■ EXCERTO A LER:
A escola e as empresas, valorizam atitudes e valores conducentes ao desenvolvimento dos mercados. O estímulo ao ócio e o desenvolvimento de processos educativos sobre o tempo livre parece vital para a (re)construção de modelos sociais mais humanos e verdadeiramente mais desenvolvidos. O tempo livre pode constituir, justamente, a oportunidade de desenvolvimento pessoal onde o ócio poderá ser a forma de o obter através da participação livre e autónoma de cada pessoa nas diversas ações, se realizadas com motivação e prazer.
Com tempo livre, a criança pode escolher o que fazer, o que brincar. E o desenvolvimento da sua autonomia decorre muito das oportunidades de escolha que tenha ao longo da vida. É assim que o brincar se torna numa atividade produtora de aprendizagens realizadas com prazer (Neto, 2003). E na interação com os pares e adultos, vai vivendo e gerindo tensões e conflitos, alargando a sua racionalidade, intercompreensão, empatia, observação e escuta ativa, pilares fundamentais da mediação Intercultural.

Dados de origem

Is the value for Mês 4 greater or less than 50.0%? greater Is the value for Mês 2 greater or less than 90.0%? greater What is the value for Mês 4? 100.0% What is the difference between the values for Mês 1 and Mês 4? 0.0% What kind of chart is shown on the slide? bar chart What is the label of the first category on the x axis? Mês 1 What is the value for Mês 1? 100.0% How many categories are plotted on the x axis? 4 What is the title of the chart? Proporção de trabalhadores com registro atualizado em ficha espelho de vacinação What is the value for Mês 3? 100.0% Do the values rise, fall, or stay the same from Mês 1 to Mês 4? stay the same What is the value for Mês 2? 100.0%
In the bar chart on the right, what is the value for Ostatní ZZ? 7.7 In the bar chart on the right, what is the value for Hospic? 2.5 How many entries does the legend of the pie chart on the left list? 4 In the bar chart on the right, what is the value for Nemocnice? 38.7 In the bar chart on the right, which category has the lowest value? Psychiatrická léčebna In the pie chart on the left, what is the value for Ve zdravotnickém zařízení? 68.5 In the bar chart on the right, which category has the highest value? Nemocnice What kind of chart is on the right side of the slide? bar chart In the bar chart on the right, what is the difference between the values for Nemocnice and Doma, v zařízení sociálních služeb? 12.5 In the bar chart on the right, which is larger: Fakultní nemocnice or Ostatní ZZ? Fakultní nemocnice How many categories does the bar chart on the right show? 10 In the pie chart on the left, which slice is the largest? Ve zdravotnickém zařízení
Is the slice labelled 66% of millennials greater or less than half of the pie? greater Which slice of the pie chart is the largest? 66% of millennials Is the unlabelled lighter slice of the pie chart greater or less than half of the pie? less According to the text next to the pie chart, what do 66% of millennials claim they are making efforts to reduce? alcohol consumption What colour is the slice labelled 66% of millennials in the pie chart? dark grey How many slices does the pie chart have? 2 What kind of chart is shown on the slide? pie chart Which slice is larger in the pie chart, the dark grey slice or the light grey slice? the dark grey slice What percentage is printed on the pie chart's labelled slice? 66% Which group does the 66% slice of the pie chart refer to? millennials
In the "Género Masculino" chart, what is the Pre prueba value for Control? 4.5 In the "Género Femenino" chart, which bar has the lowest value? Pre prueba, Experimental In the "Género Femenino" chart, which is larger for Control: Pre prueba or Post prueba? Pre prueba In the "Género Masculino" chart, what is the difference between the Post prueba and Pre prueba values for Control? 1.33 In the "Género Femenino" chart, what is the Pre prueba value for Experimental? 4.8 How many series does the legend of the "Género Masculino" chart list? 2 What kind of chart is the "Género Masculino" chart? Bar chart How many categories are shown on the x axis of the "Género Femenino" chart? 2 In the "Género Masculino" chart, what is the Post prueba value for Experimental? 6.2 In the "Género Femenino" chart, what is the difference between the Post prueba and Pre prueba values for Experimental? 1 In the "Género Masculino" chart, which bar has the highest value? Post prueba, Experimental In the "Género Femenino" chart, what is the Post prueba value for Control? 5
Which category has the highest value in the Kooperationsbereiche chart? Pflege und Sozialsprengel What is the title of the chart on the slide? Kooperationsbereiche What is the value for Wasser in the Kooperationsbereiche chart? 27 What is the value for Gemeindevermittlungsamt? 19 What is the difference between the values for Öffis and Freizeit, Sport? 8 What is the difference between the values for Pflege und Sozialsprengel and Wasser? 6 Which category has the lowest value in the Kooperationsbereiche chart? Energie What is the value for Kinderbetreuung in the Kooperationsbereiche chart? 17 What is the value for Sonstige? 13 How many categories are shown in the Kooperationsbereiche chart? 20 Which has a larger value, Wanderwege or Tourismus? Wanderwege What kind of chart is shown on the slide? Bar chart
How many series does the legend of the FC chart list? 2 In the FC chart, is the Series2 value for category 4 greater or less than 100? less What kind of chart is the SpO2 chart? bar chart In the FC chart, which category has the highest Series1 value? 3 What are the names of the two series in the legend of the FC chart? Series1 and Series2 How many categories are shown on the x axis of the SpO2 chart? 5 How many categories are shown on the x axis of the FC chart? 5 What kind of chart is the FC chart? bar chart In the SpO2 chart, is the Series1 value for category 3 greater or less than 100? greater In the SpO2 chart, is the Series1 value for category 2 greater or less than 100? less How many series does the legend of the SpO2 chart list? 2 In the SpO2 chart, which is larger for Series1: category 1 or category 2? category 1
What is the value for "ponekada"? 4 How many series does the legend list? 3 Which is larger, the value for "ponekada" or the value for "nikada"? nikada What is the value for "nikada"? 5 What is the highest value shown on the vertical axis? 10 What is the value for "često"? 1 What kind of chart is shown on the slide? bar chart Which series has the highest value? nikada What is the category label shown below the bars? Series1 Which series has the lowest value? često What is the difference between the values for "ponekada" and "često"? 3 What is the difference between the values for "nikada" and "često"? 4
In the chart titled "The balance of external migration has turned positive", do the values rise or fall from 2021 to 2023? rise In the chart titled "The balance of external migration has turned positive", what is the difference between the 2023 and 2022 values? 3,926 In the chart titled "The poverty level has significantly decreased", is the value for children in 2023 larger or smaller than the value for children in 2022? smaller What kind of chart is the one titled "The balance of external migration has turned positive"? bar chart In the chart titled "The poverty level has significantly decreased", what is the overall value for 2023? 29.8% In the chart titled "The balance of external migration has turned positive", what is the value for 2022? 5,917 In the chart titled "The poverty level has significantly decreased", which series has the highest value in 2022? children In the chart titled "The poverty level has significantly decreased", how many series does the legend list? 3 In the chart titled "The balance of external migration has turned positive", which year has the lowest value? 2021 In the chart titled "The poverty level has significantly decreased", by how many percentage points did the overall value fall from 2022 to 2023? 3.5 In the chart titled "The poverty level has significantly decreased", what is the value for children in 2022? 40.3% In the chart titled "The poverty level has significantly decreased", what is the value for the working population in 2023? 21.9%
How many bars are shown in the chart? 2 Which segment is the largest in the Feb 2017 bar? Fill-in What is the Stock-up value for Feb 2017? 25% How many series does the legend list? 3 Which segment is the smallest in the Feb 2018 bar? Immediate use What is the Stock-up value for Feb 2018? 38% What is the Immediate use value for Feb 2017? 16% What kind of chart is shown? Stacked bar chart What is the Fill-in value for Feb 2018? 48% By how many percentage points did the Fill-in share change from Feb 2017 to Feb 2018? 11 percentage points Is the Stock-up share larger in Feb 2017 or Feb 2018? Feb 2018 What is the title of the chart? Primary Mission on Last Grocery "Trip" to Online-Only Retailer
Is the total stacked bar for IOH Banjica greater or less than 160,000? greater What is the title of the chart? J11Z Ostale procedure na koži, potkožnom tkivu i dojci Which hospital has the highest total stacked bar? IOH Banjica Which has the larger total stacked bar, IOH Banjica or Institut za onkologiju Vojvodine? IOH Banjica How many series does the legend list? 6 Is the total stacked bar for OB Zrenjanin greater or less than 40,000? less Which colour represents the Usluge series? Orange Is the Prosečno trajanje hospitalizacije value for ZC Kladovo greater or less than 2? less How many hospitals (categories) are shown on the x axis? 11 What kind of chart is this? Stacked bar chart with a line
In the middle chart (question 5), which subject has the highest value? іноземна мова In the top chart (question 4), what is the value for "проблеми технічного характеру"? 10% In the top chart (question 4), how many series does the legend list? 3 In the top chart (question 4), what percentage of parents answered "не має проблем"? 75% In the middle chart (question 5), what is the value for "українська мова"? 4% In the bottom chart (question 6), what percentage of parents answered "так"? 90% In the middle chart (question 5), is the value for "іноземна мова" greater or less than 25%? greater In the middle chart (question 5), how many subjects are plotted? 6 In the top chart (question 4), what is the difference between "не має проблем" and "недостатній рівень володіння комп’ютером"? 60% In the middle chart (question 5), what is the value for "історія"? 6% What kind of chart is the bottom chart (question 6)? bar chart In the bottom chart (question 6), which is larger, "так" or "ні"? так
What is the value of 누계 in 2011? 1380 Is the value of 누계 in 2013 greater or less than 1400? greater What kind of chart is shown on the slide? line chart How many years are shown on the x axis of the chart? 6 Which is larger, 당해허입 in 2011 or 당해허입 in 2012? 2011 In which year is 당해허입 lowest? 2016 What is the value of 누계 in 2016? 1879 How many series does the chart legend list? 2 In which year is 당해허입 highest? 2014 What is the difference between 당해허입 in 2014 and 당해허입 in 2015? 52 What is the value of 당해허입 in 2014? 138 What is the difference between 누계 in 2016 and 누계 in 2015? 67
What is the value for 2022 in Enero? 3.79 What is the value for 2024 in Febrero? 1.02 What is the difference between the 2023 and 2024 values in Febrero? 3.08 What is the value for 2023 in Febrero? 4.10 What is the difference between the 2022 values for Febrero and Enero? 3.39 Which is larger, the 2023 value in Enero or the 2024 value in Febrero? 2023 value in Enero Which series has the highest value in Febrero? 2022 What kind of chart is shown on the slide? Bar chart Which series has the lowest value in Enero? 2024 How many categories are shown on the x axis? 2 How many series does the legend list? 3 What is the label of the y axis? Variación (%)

■ TAREFAS A REALIZAR:
**A.** Responda com base no excerto:
(i) Que atitudes e valores valorizam a escola e as empresas?
(ii) Com tempo livre, o que pode a criança escolher?
(iii) De que são pilares fundamentais a racionalidade, a intercompreensão, a empatia, a observação e a escuta ativa?
**B.** Transcreva do excerto o trecho que vai de "Com tempo livre, a" até "da mediação Intercultural.".
Não é preciso recorrer aos itens.

■ LISTA DE RESPOSTAS:
**A.**
(i) Atitudes e valores conducentes ao desenvolvimento dos mercados.
(ii) O que fazer, o que brincar.
(iii) Da mediação intercultural.

**B.**
Com tempo livre, a criança pode escolher o que fazer, o que brincar. E o desenvolvimento da sua autonomia decorre muito das oportunidades de escolha que tenha ao longo da vida. É assim que o brincar se torna numa atividade produtora de aprendizagens realizadas com prazer (Neto, 2003). E na interação com os pares e adultos, vai vivendo e gerindo tensões e conflitos, alargando a sua racionalidade, intercompreensão, empatia, observação e escuta ativa, pilares fundamentais da mediação Intercultural.